Conversion of facilities from one use to another is a positive trend that keeps good paying jobs in local communities. Because of the commonality, a conversion really makes sense. Here are three examples of completed conversions and one waiting in readiness.

Springfield, Oregon - In 2004, PeaceHealth purchased Sony's former optical disk manufacturing facility in Springfield, OR for $16 million.
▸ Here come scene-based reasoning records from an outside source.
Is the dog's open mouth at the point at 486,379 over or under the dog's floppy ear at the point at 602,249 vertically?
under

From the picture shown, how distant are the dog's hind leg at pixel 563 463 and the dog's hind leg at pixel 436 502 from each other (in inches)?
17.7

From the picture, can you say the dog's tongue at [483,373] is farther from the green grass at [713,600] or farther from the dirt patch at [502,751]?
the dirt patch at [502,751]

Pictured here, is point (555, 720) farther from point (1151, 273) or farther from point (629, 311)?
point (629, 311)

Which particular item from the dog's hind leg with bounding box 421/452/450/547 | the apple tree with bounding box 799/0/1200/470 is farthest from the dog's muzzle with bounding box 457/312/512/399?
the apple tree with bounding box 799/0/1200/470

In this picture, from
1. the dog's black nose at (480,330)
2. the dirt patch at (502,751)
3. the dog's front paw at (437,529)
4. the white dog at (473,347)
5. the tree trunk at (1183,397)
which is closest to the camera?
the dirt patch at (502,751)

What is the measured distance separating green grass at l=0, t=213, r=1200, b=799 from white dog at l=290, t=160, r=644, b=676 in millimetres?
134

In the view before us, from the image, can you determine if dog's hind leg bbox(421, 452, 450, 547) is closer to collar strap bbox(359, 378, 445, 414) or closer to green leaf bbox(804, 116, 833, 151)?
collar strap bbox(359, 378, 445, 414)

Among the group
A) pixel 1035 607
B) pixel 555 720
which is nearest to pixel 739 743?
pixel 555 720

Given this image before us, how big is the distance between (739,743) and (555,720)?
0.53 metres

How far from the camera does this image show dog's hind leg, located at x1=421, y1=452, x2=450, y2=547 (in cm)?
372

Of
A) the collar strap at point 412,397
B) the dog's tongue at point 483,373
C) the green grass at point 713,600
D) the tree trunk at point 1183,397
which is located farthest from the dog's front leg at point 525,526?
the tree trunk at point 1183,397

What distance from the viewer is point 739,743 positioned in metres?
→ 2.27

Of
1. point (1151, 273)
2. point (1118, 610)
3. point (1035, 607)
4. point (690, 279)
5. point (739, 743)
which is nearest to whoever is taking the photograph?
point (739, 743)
PeaceHealth is converting the 327,000-ft2 facility into a laboratory and support area for hospitals and clinics in Oregon, Washington, and southeastern Alaska. Jim Werfelmann, director of property planning and development for PeaceHealth, said, "It would cost about three times more to build similar space, and the option to purchase, rather than build, rapidly accelerates our master plan development."

Temple, Texas - Local governments are eager to participate in economic development. In March 2002, the City of Temple, TX bought a 500,000-ft2 building with 503 acres of land from Texas Instruments for $4.35 million. The state and city reorganized this facility as Temple's Life Science, Research & Technology Campus. Texas wants to facilitate advances in biotechnology, nanotechnology, medical, and agri-bioscience research, medical device manufacturing, and education.

Then in December 2004 there was a land partition. Scott & White Memorial Hospital bought the building and 200 acres for $2.5 million from the Temple Health and Bioscience Economic Development District. The City of Temple retained approximately 300 acres at the site for other biotechnology industry development, and retained the right to lease back 200,000 to 220,000 ft2 of the building from Scott & White to develop for other research partners. After five years, Scott & White may choose to use the space for its growing needs.

Durham, North Carolina - In August 2003, KBI BioPharma, Inc. acquired Mitsubishi's former semiconductor campus in Durham, NC for $15.5 million. Mitsubishi originally spent $270 million building and equipping the campus of 34 acres in the early 1990s. The attraction of the 340,000-ft2 building was 52,000 ft2 of cleanrooms and systems for producing highly filtered water and air. KBI plans to invest about $65 million in the next five years to become fully operational. As comparison, a new facility was built in Research Triangle Park for Biogen, cost $173 million, and took three years to build. Generally, new biomanufacturing space can cost $1,200 to $1,400 per ft2 to construct, but by adapting the Mitsubishi facility, KBI reportedly spent just $600 to $700 per ft2.